Let's go get lost among the ether seekers squinting in despair as people from the 18th century hang brightly in the air dissecting bits of cloud (they're only waiting for a cue from Newton to begin their vague descent). If you could take the square root of this mass that we inhabit you would find a fully fledged motet caught in the shadow of the memories the centrifuge once ravaged as though honoring the dead with a chilled and useless flourish. "It waxeth wet," she says, concealing Vesta's fires in the folds of her new love (she has a passion for Racine). But Crazy Jane just shrugs and love begins to melt away. "Divide the air from air. Divide the castles from the clouds. Divide the light from light, but if you dare sequester my inertia in your tragedy I'll clasp the weary hand of god and let him drag me in a straight line to the back of your cathedral where pentangles are smashed to fit inside the roving spheres the invalids ingest on their way back from the sea." Despite their prayers, it wouldn't part.
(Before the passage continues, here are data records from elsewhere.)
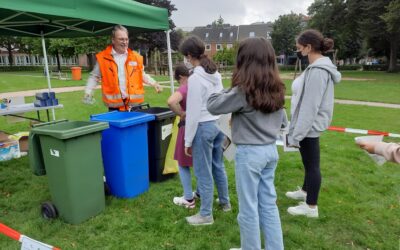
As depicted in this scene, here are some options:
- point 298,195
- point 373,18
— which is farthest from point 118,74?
point 373,18

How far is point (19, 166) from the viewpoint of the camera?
5184 millimetres

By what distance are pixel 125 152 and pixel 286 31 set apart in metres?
46.4

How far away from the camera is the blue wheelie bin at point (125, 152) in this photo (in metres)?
3.61

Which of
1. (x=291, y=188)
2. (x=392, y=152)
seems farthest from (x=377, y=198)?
(x=392, y=152)

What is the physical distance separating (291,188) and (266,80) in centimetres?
244

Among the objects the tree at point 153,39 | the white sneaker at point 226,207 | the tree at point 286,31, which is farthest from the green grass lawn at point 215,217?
the tree at point 286,31

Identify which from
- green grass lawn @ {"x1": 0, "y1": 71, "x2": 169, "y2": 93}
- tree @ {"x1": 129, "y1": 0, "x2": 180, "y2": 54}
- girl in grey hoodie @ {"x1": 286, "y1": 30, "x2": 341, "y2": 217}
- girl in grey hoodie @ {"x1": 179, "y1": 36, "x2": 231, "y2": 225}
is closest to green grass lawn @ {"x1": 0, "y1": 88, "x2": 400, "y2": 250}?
girl in grey hoodie @ {"x1": 179, "y1": 36, "x2": 231, "y2": 225}

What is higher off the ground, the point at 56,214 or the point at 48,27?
the point at 48,27

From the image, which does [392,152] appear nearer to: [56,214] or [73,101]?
[56,214]

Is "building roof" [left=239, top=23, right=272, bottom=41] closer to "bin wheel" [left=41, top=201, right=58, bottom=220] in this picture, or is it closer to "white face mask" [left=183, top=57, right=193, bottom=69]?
"white face mask" [left=183, top=57, right=193, bottom=69]

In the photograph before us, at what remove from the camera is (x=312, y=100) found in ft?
9.57

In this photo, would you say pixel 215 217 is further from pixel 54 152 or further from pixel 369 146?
pixel 369 146

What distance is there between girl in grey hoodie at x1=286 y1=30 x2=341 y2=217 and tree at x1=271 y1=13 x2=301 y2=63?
44626mm

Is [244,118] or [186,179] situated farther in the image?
[186,179]
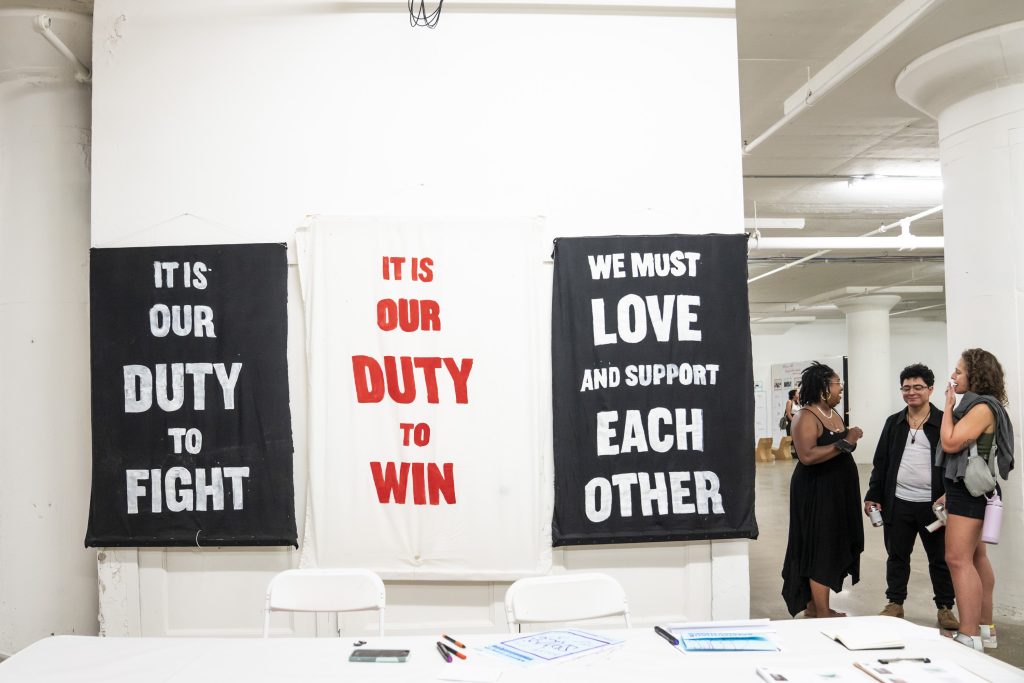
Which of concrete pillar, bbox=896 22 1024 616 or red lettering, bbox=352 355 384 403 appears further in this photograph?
concrete pillar, bbox=896 22 1024 616

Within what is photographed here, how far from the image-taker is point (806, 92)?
Result: 17.9 feet

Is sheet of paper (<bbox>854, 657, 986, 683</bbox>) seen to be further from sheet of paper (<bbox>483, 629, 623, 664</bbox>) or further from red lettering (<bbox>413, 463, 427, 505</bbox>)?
red lettering (<bbox>413, 463, 427, 505</bbox>)

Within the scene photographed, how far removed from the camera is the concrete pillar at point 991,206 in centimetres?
459

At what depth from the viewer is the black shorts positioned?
12.8 ft

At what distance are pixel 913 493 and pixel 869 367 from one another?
11.8 m

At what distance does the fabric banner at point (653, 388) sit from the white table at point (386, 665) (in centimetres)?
121

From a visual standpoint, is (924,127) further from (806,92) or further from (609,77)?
(609,77)

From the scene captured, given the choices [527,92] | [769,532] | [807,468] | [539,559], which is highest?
[527,92]

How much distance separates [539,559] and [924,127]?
219 inches

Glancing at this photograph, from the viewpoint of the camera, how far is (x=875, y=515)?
4590 millimetres

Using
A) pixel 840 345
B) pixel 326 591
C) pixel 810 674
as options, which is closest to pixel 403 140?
pixel 326 591

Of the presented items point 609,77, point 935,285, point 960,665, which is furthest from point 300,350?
point 935,285

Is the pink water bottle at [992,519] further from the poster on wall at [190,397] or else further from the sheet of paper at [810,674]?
the poster on wall at [190,397]

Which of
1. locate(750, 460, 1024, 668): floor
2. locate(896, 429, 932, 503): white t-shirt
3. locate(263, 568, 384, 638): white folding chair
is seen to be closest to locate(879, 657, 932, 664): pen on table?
locate(263, 568, 384, 638): white folding chair
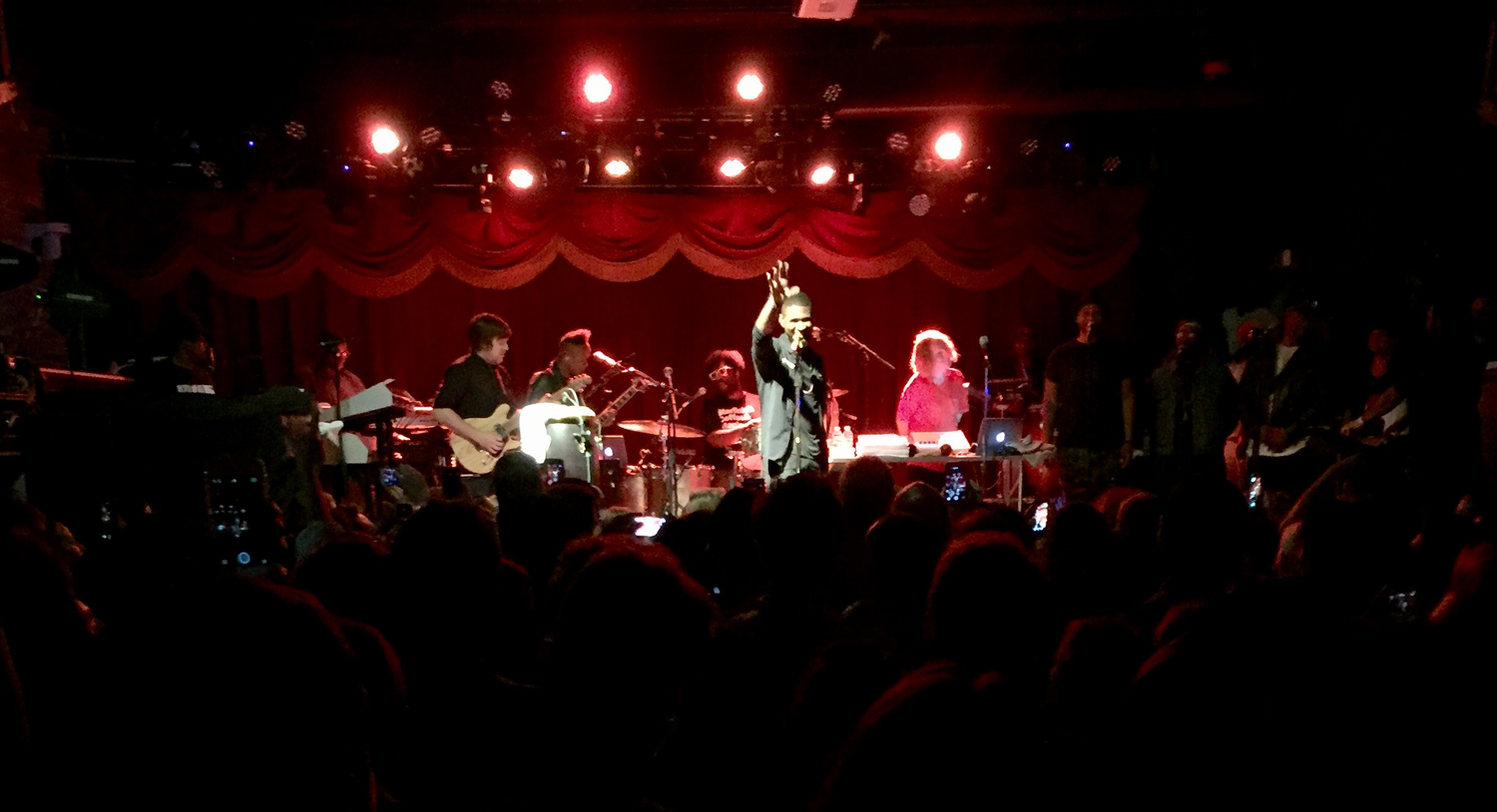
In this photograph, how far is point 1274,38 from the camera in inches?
368

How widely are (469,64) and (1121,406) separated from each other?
6.45 m

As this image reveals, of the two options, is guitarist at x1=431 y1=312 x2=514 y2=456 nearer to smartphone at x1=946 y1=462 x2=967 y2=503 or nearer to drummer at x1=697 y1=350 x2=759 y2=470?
drummer at x1=697 y1=350 x2=759 y2=470

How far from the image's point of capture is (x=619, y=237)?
10117 millimetres

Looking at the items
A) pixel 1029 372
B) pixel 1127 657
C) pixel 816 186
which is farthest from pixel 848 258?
pixel 1127 657

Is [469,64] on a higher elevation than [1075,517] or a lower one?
higher

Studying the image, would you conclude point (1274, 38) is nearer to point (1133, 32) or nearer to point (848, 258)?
point (1133, 32)

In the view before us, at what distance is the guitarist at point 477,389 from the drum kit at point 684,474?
1.30m

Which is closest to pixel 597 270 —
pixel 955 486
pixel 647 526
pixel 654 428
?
pixel 654 428

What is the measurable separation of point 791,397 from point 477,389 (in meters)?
2.64

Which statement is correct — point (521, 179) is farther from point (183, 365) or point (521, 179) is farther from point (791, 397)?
point (791, 397)

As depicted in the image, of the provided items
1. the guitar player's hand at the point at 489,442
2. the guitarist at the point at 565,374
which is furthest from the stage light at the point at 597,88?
the guitar player's hand at the point at 489,442

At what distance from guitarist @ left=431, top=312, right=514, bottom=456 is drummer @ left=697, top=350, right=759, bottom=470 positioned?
217 centimetres

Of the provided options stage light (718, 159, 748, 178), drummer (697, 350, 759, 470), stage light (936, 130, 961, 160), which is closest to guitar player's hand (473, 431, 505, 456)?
drummer (697, 350, 759, 470)

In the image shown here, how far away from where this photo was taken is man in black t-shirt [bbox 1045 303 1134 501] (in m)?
7.71
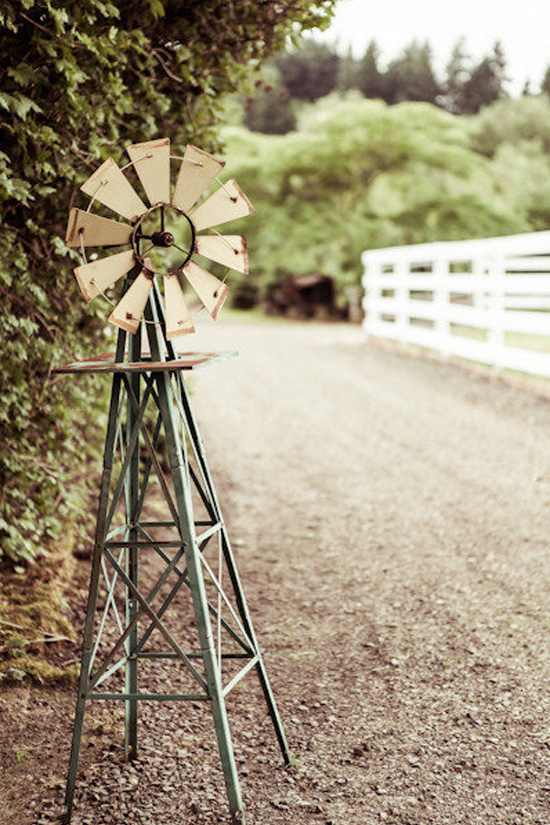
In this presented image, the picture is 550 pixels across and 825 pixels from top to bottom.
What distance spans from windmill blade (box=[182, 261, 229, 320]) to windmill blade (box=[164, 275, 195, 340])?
6 centimetres

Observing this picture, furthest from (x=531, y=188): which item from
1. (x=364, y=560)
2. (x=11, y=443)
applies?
(x=11, y=443)

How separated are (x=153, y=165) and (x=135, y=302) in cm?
41

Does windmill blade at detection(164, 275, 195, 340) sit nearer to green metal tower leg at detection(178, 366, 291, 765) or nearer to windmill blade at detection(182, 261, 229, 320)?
windmill blade at detection(182, 261, 229, 320)

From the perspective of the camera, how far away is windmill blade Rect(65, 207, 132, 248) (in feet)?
8.59

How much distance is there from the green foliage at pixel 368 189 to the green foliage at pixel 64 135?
1577 cm

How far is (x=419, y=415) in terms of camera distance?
848cm

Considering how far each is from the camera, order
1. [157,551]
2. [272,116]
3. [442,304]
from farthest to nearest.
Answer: [272,116] → [442,304] → [157,551]

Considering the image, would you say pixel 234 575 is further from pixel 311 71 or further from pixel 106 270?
pixel 311 71

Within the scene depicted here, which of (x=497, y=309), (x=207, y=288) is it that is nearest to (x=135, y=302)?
(x=207, y=288)

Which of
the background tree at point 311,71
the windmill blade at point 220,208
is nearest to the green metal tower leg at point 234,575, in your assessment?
the windmill blade at point 220,208

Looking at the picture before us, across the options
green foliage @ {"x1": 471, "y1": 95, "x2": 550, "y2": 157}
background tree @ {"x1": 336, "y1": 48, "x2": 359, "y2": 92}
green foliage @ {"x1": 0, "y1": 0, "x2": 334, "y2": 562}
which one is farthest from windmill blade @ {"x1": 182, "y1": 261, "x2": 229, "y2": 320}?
background tree @ {"x1": 336, "y1": 48, "x2": 359, "y2": 92}

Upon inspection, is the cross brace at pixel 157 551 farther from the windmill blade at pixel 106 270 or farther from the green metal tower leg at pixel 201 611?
the windmill blade at pixel 106 270

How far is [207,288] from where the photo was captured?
2.70m

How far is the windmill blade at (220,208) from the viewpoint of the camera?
2648 mm
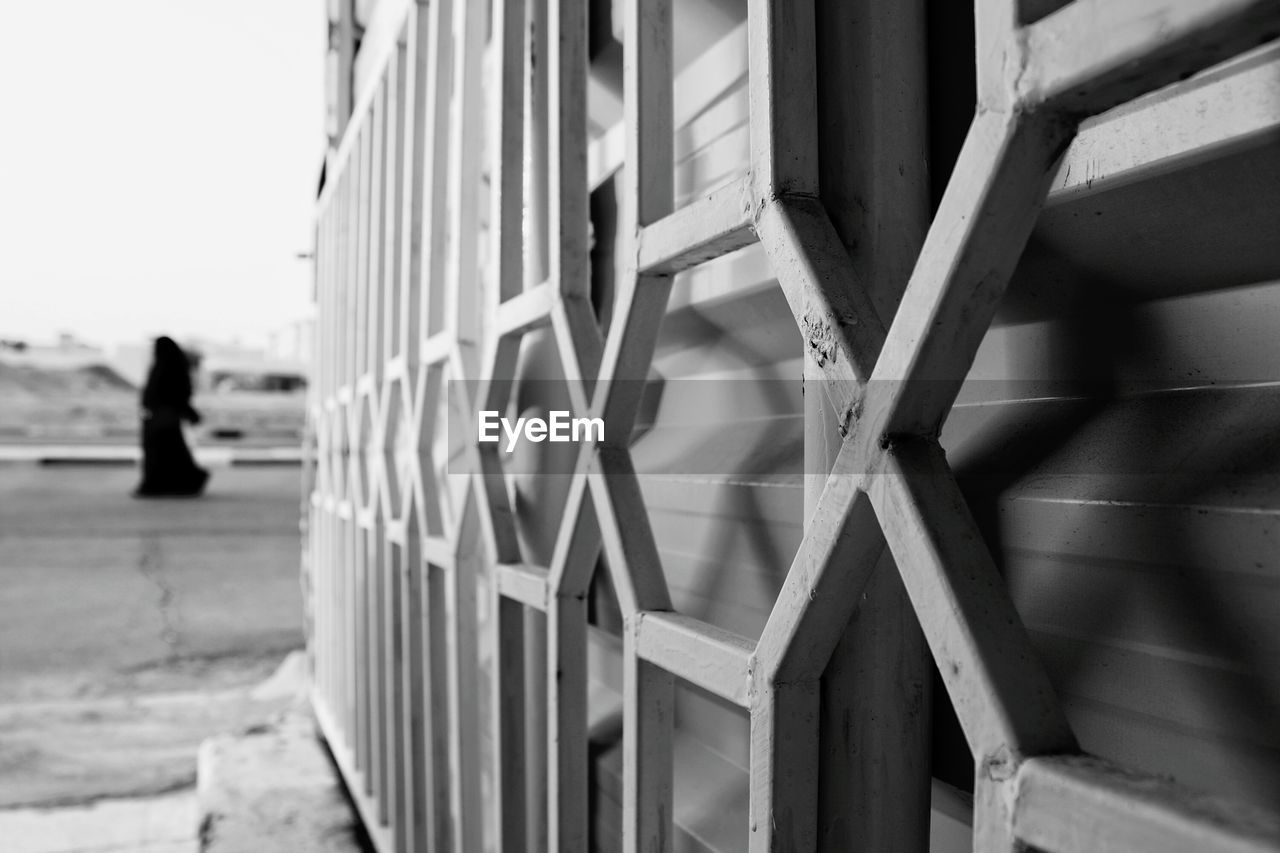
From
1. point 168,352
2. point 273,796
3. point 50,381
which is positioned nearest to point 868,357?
point 273,796

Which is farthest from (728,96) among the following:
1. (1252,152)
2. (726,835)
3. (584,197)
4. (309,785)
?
(309,785)

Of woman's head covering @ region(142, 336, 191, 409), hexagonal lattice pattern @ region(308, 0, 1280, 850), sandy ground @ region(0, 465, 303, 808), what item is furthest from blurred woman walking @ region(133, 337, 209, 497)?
hexagonal lattice pattern @ region(308, 0, 1280, 850)

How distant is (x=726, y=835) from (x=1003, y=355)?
22.1 inches

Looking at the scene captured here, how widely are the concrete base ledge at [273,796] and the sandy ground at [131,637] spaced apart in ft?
1.03

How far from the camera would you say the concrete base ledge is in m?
2.22

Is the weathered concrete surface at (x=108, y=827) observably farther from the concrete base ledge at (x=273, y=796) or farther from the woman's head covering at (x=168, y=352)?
the woman's head covering at (x=168, y=352)

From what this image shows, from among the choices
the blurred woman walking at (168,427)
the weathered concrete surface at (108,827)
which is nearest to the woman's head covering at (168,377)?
the blurred woman walking at (168,427)

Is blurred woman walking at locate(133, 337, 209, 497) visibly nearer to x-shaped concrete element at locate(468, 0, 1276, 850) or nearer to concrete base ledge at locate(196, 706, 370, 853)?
concrete base ledge at locate(196, 706, 370, 853)

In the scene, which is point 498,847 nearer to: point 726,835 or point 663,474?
point 726,835

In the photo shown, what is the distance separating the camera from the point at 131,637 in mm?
4934

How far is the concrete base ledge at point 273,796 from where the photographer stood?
7.28 feet
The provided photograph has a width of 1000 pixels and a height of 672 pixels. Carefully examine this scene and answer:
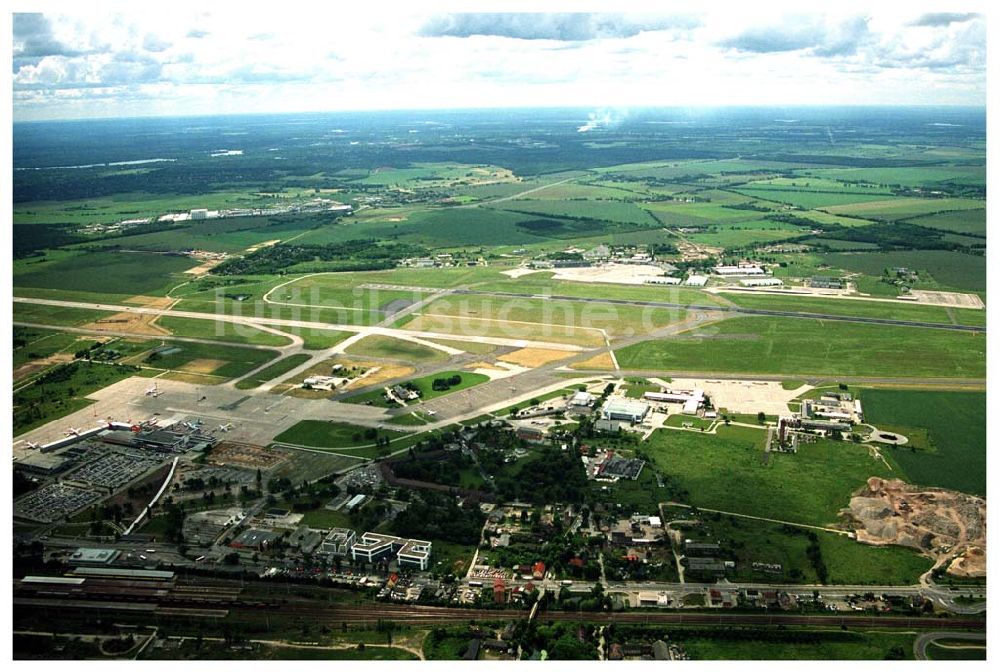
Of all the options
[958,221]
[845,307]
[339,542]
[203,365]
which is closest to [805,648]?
[339,542]

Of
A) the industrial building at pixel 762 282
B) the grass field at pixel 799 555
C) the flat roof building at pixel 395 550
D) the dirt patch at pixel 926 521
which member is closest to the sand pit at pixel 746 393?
the dirt patch at pixel 926 521

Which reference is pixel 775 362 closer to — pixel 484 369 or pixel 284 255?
pixel 484 369

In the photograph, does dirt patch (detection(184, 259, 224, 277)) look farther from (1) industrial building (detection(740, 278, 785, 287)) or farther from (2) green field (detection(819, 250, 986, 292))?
(2) green field (detection(819, 250, 986, 292))

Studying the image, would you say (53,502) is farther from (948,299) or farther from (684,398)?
(948,299)

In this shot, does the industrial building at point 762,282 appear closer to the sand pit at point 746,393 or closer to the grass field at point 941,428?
the sand pit at point 746,393

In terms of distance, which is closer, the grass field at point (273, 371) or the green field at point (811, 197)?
the grass field at point (273, 371)

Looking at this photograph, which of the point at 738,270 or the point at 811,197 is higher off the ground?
the point at 811,197

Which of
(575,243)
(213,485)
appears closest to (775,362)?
(213,485)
But if you listened very closely, you could hear the feeble march revive inside their chests. They had wanted to see flames but they could only see a single molecule, a bit deranged and accidentally inspiring the smell of violets from the surrounding air. And still they lurched and dragged their rickety old model up the mountain where they leapt off into the huge distance waving feathers pulled from caps that had dropped below the treeline. Another great wave shook the night, moving flagrantly through nothing, dulling bullets in their flight.
— Elizabeth Marie Young
* = We'll see. We'll see if I make it to the end.